14 Tot slaafgemaakten kregen soms een kostgrondje en moesten de opbrengsten vaak overdragen aan de eigenaar. Tot slaafgemaakte ambachtslieden moesten ook hun inkomsten overdragen aan hun eigenaar. Tot slaafgemaakten moesten continu beschikbaar zijn voor arbeid en mede daarom werd het verbouwen van eigen voedsel minder gestimuleerd, maar juist houdbare koolhydraatrijk voedsel geïmporteerd. Hindostaanse contractarbeiders kregen een kostgrondje (20 x 50 meter). Na werktijd en op vrije dagen konden zij werken op hun kostgrondje en (pluim)vee houden. Zij konden ook producten verkopen en het geld sparen.

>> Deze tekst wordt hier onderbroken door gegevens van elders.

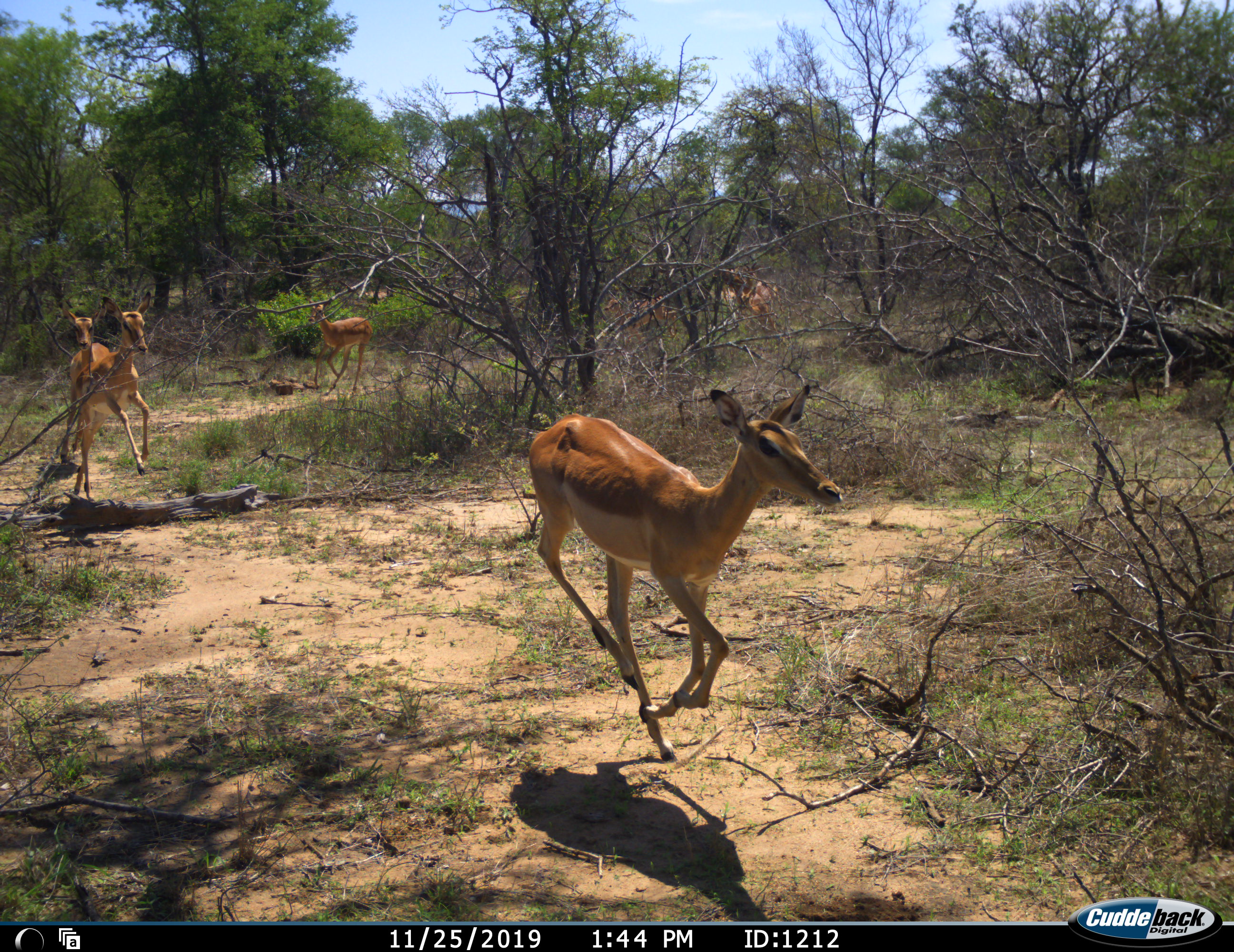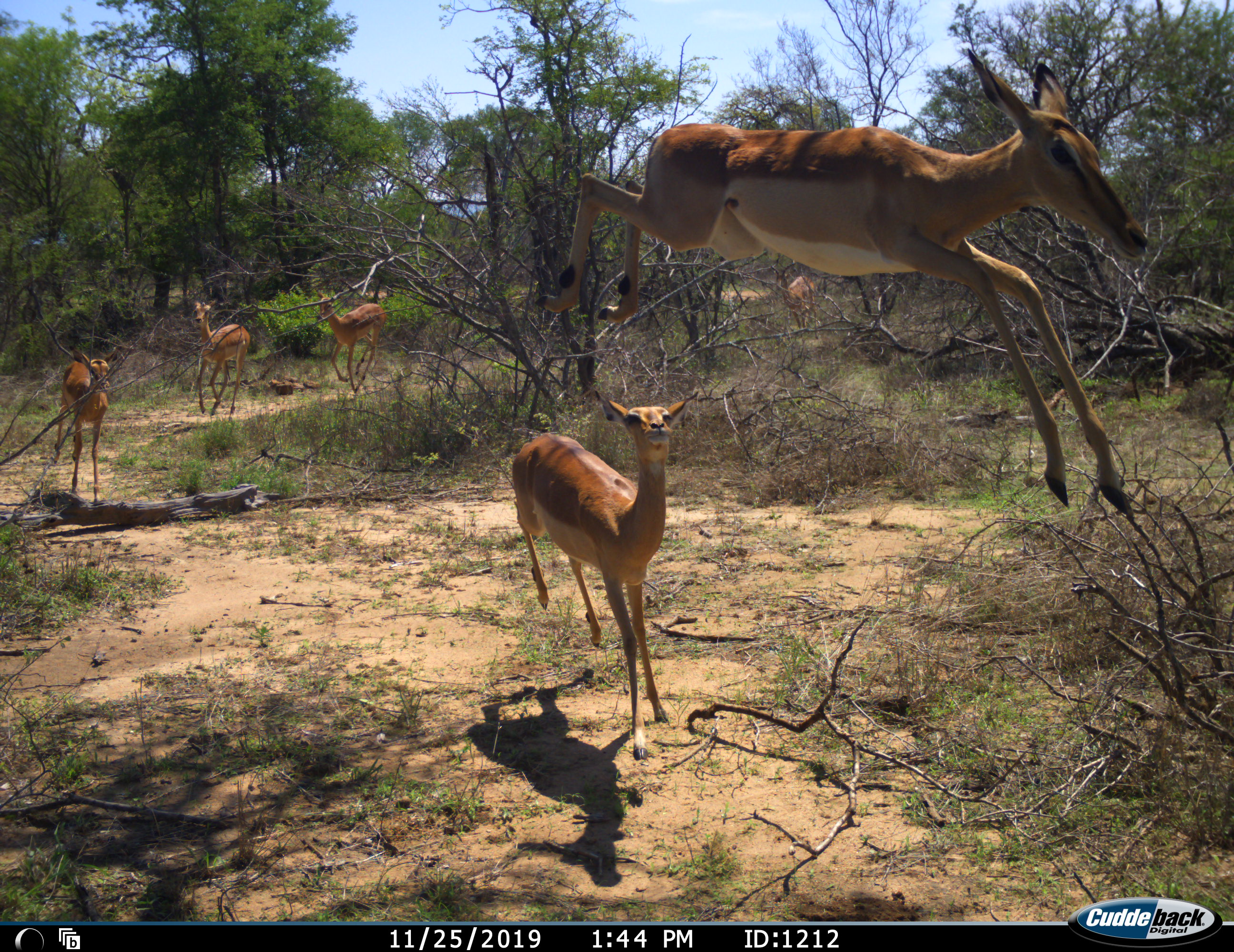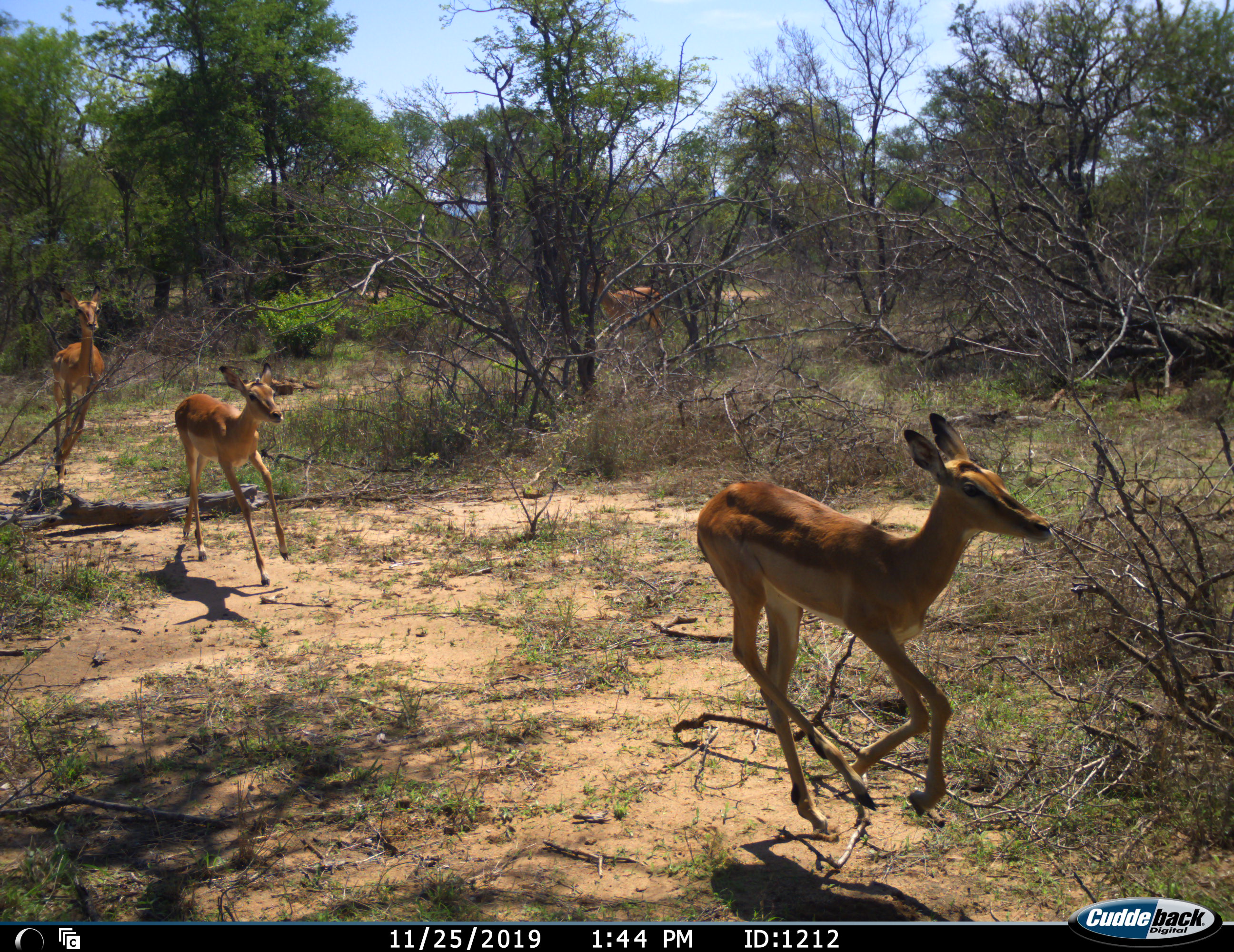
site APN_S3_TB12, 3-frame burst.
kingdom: Animalia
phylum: Chordata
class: Mammalia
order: Artiodactyla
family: Bovidae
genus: Aepyceros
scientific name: Aepyceros melampus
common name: impala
Impala (Aepyceros melampus), count 6. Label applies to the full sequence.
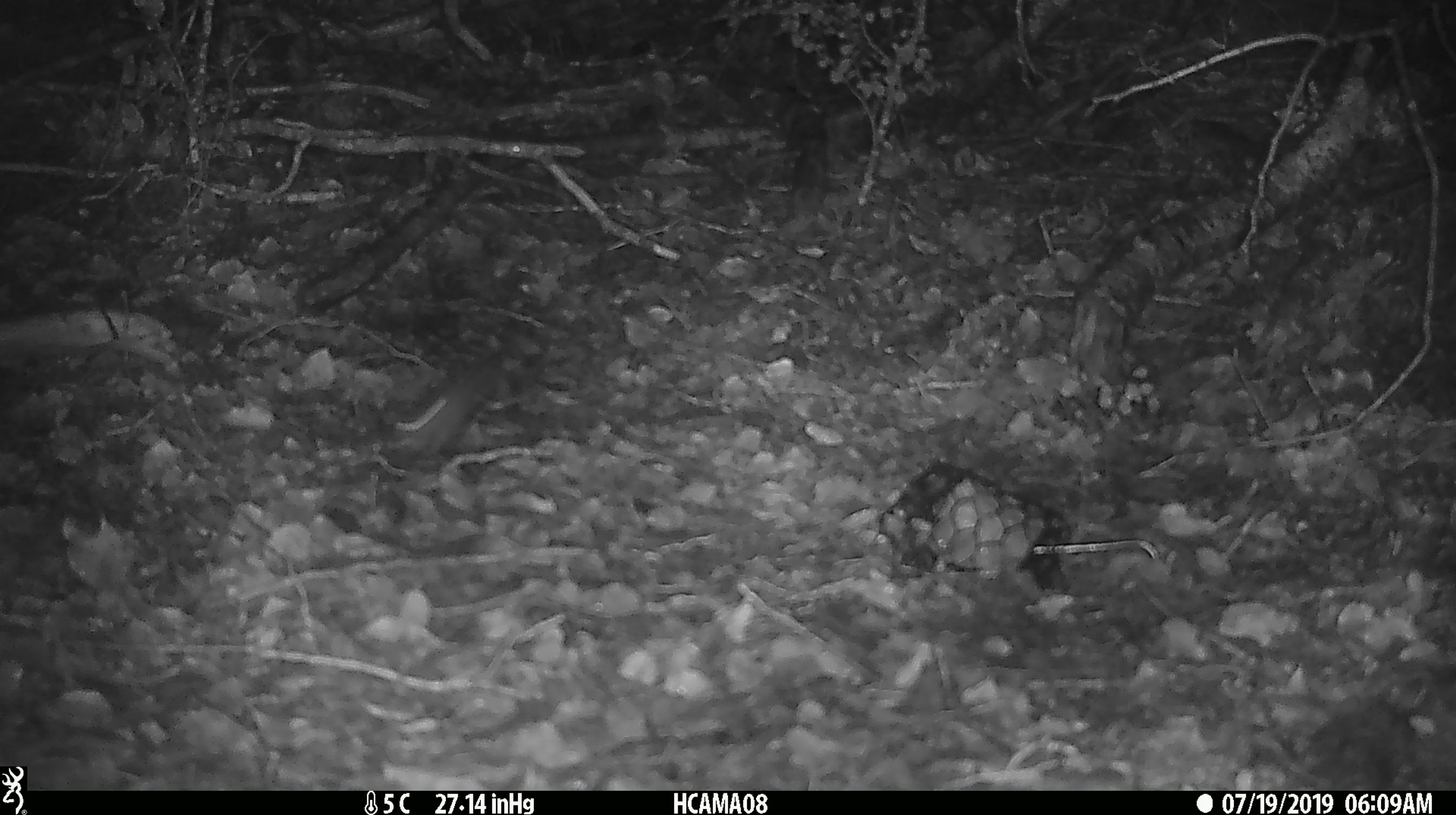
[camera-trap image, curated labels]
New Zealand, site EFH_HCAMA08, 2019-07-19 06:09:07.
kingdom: Animalia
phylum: Chordata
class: Mammalia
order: Rodentia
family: Muridae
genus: Mus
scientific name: Mus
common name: mouse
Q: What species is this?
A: Mouse (Mus).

15 Tot slaafgemaakten mochten niet zomaar -zonder toestemming- hun plantage of werkplaats verlaten. Als zij dat toch deden was dat landloperij of vagebonderen en bestraft. Er werd wel toegestaan dat zij regelmatig mochten baljaren (feesten). Hindostaanse contractarbeiders waren vrij en op vrije dagen mochten ze elkaar opzoeken op de verschillende plantages. Vaak bezochten ze ook Paramaribo om de Agent-Generaal en anderen op te zoeken voor advies, boodschappen te doen of de ‘konverjari‘ te bezoeken. Alleen wanneer zij in werktijd de plantage wilden verlaten hadden zij een pas nodig.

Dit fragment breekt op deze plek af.